Open GAURAVSH19 opened 1 year ago
@GAURAVSH19, could you try our benchmark tools like the following in a conda environment with python 3.8 or 3.9:
conda create --name ort python=3.8
conda activate ort
conda install pytorch torchvision torchaudio cpuonly -c pytorch
pip install onnx onnxruntime coloredlogs packaging psutil py3nvml numpy transformers py-cpuinfo sympy protobuf==3.20.1
python -m onnxruntime.transformers.benchmark -m bert-large-uncased --model_class AutoModel --provider CPU -p fp32 -o by_script -i 3 -t 100 -b 1 -s 128 -n 8 16 32 64 128
python -m onnxruntime.transformers.machine_info
The benchmark output will tell the performance of different number of threads.
The last command will print your package and system info. Just to make sure the packages are same version so that the comparison is apple to apple, and check cpu flags to see whether there is avx512*.
Describe the issue
Hello,
I have been using onnxruntime on both Linux and Windows.
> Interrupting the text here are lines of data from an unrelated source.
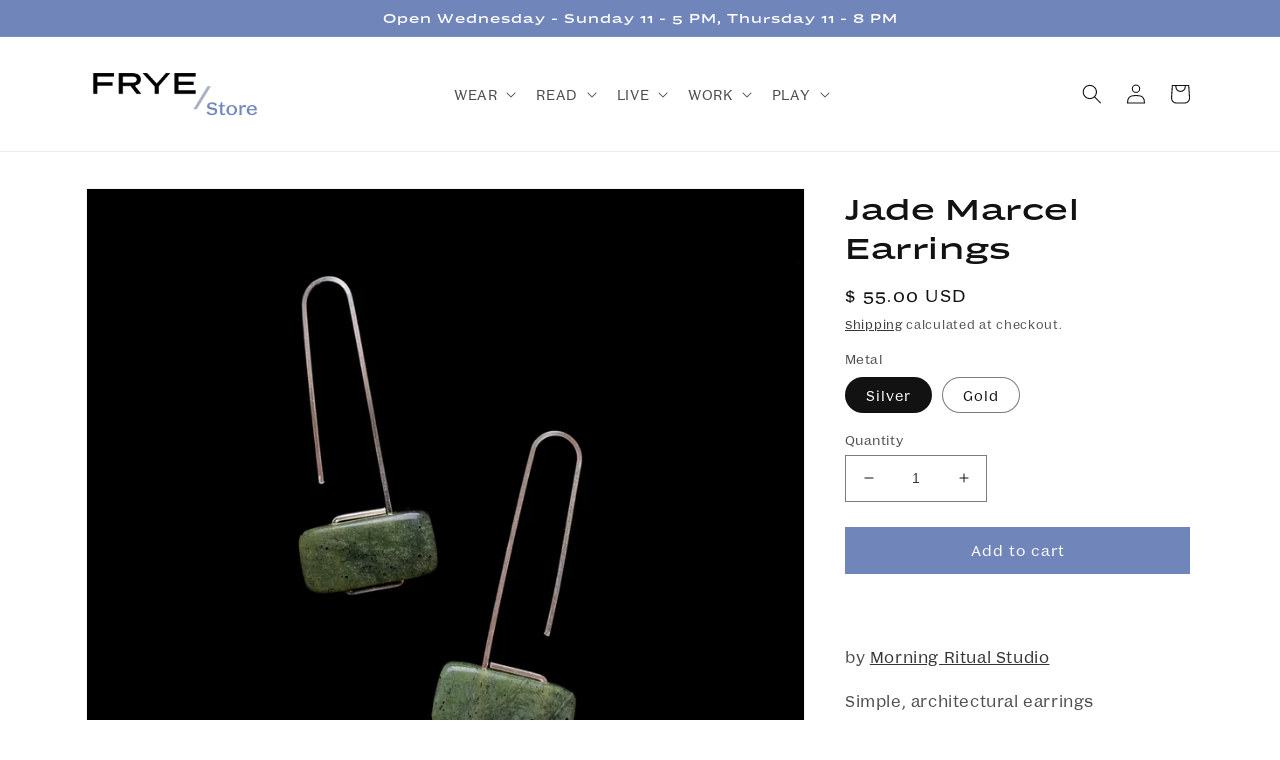

--- FILE ---
content_type: text/plain; charset=utf-8
request_url: https://d-ipv6.mmapiws.com/ant_squire
body_size: 153
content:
fryemuseum.org;019ad65f-7399-77bb-a513-a4ef8864833c:9a2e35141c958c4f0dde34c4289199b3c369721f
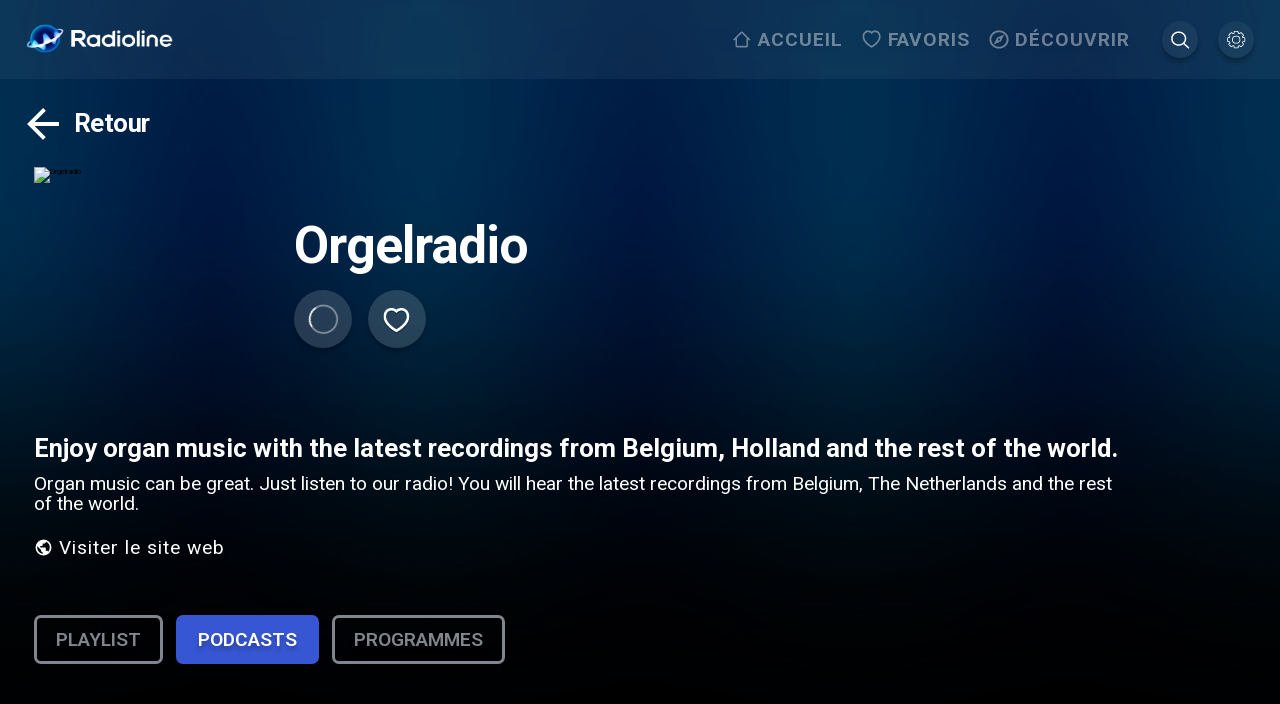

--- FILE ---
content_type: text/css; charset=UTF-8
request_url: https://www.radioline.co/_next/static/css/3ad360261f1bf1d6.css
body_size: 673
content:
@media(min-width:26.26em){body.arrow-navigation .back-button_back__KRknK:focus{outline:none;background-color:rgba(93,108,146,.35);box-shadow:0 4px 4px rgba(0,0,0,.25);transform:scale(1.05)}}body.low-performance .back-button_back__KRknK,body.low-performance .back-button_forgot_button__Jmz7Z{transition:none!important}.back-button_back__KRknK{height:6rem;align-items:center;display:flex;transition:all .5s;border-radius:8px;margin:-1.6rem;padding:0 1.6rem}.back-button_back__KRknK span{font-size:3.2rem;font-weight:700;line-height:1;letter-spacing:-.02em;color:#fff;margin-left:.8rem}html[dir=rtl] .back-button_back__KRknK span{margin-right:.8rem;margin-left:0}.back-button_back__KRknK svg{width:6rem;height:6rem;margin-left:-.8rem}@media(max-width:51.24em){.back-button_back__KRknK span{font-size:2.4rem}.back-button_back__KRknK svg{width:3.2rem;height:3.2rem}}.back-button_wrapper__cmCKR{padding:4.2rem 3.2rem 1.6rem;margin:0 auto;position:relative}.back-button_wrapper__cmCKR.back-button_absolute__HllSl{position:absolute;top:-2.4rem}@media(min-width:80.01em){.back-button_wrapper__cmCKR{padding:4.2rem 5rem 1.6rem}}@media(max-width:51.25em){.back-button_wrapper__cmCKR{padding:3.2rem 2.4rem 1.6rem}}.privacy-policy_header__QKAdw{max-width:192rem;margin:0 auto;width:100%;z-index:1;padding:2.4rem 3.2rem}@media(max-width:51.25em){.privacy-policy_header__QKAdw{padding:2.4rem 1.6rem 14.2rem}}@media(min-width:80.01em){.privacy-policy_header__QKAdw{padding:2.4rem 5rem}}@media(max-width:26.25em){.privacy-policy_header__QKAdw{padding:1.6rem .8rem 14.2rem}}.privacy-policy_wrapper___uW45{max-width:120rem;margin:0 auto;color:#fff;padding:3.2rem;border-radius:16px;font-family:Roboto,sans-serif;font-size:1.6rem;direction:ltr}.privacy-policy_wrapper___uW45 h1{font-size:3.2rem;margin-top:1.6rem;margin-bottom:1.6rem}.privacy-policy_wrapper___uW45 h2{margin-top:.8rem;margin-bottom:.8rem;font-size:2.4rem}.privacy-policy_wrapper___uW45 ul li{margin-top:.8rem;margin-bottom:.8rem;-webkit-margin-start:2.4rem;margin-inline-start:2.4rem}
/*# sourceMappingURL=3ad360261f1bf1d6.css.map*/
What I observe is that when I run BERT model for inferencing, there is a huge performance difference. On a Linux machine performance is almost 80% more than a Windows machine. Here is the system configuration I am using.
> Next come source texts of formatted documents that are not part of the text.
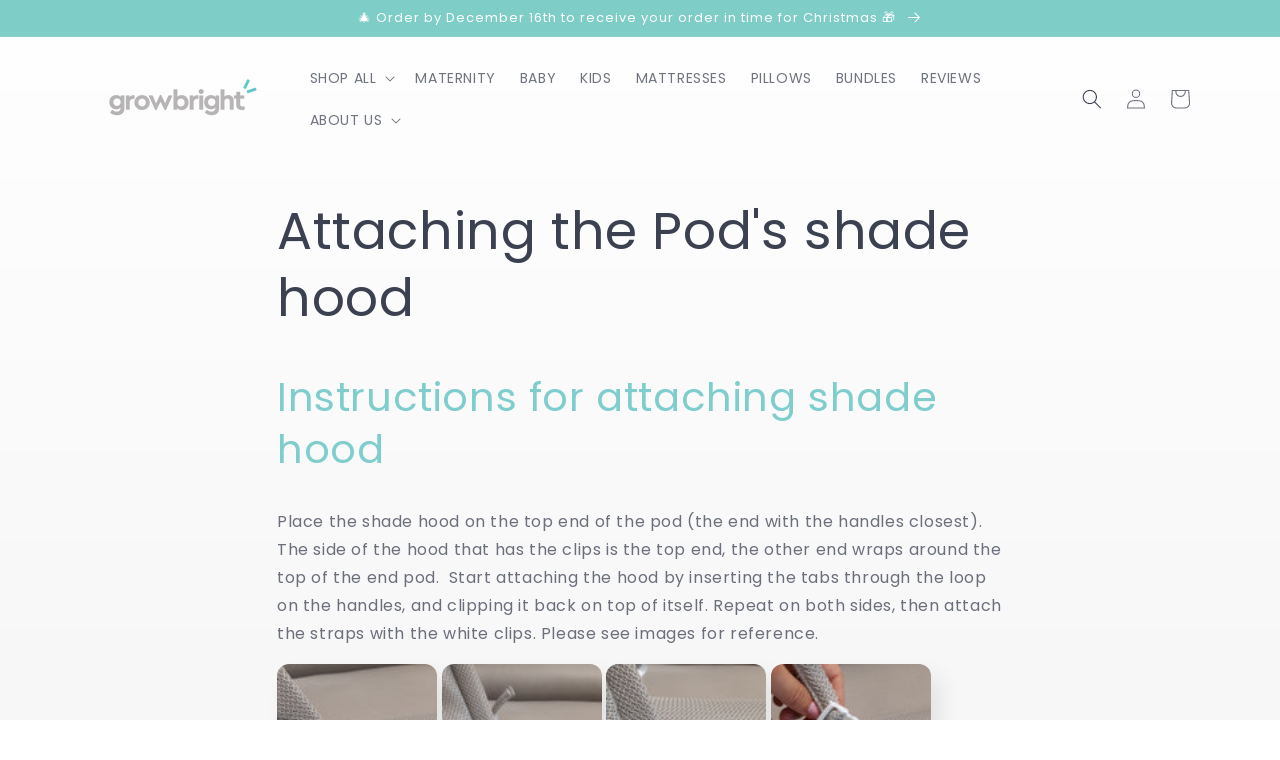

--- FILE ---
content_type: text/html; charset=utf-8
request_url: https://au.growbright.co/apps/reviews/pages?url=https:/au.growbright.co/pages/attaching-the-pods-shade-hood
body_size: 339
content:
[  { "@context":"http://schema.org", "@type":"WebPage",  "author": { "@type": "Person", "name": null }, "creator":null,  "dateCreated":"2020-09-07T12:56:04Z", "dateModified":"2020-09-07T12:56:04Z", "datePublished":"2020-09-07T12:56:04Z", "headline":"Attaching the Pod's shade hood", "mainEntityOfPage": { "@type": "WebPage", "url": "https://au.growbright.co/pages/attaching-the-pods-shade-hood" }, "publisher": { "@type": "Organization",  "name": "GrowbrightAU" }, "text": "\u003ch1 style=\"color: #7fcdcd;\"\u003eInstructions for attaching shade hood\u003c\/h1\u003e\n\u003cp\u003ePlace the shade hood on the top end of the pod (the end with the handles closest). The side of the hood that has the clips is the top end, the other end wraps around the top of the end pod.  Start attaching the hood by inserting the tabs through the loop on the handles, and clipping it back on top of itself. Repeat on both sides, then attach the straps with the white clips. Please see images for reference.\u003c\/p\u003e\n\u003cdiv style=\"text-align: left;\"\u003e\n\u003cimg src=\"https:\/\/cdn.shopify.com\/s\/files\/1\/0020\/3800\/5818\/files\/1_160x160.jpg?v=1599447195\" alt=\"\" width=\"160x160\" height=\"160x160\" style=\"float: none;\"\u003e \u003cimg src=\"https:\/\/cdn.shopify.com\/s\/files\/1\/0020\/3800\/5818\/files\/2_160x160.jpg?v=1599447260\" alt=\"\" width=\"160x160\" height=\"160x160\"\u003e \u003cimg src=\"https:\/\/cdn.shopify.com\/s\/files\/1\/0020\/3800\/5818\/files\/3_160x160.jpg?v=1599447292\" alt=\"\" width=\"160x160\" height=\"160x160\" style=\"float: none;\"\u003e \u003cimg src=\"https:\/\/cdn.shopify.com\/s\/files\/1\/0020\/3800\/5818\/files\/4_160x160.jpg?v=1599447319\" alt=\"\" width=\"160x160\" height=\"160x160\" style=\"float: none;\"\u003e \u003cimg src=\"https:\/\/cdn.shopify.com\/s\/files\/1\/0020\/3800\/5818\/files\/5_160x160.jpg?v=1599447352\" alt=\"\" width=\"160x160\" height=\"160x160\" style=\"float: none;\"\u003e\n\u003c\/div\u003e\n\u003cp\u003e \u003c\/p\u003e\n\u003cp\u003e \u003c\/p\u003e", "url":"https://au.growbright.co/pages/attaching-the-pods-shade-hood" }       , { "@context": "http://schema.org", "@type": "BreadcrumbList", "name": "GrowbrightAU Breadcrumbs Schema by SchemaPlus", "itemListElement": [ { "@type": "ListItem", "position": 1, "item": { "@id": "https://au.growbright.co/pages/attaching-the-pods-shade-hood", "name": "Attaching the Pod's shade hood" } } ] }   ]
Inference Type : CPU Inferencing. Processor Information : AMD Ryzen Threadripper PRO 3995 WX 64 cores. RAM Size : 512 GB
To reproduce
1) Build onnxruntime from source. 2) Install .whl file. 3) Run an inference test for BERT large uncased model.
Urgency
No response
Platform
Windows
OS Version
10.0.19044 Build 19044
ONNX Runtime Installation
Built from Source
ONNX Runtime Version or Commit ID
1.10.0
ONNX Runtime API
C++
Architecture
X64
Execution Provider
Default CPU
Execution Provider Library Version
No response
Model File
*
Is this a quantized model?
No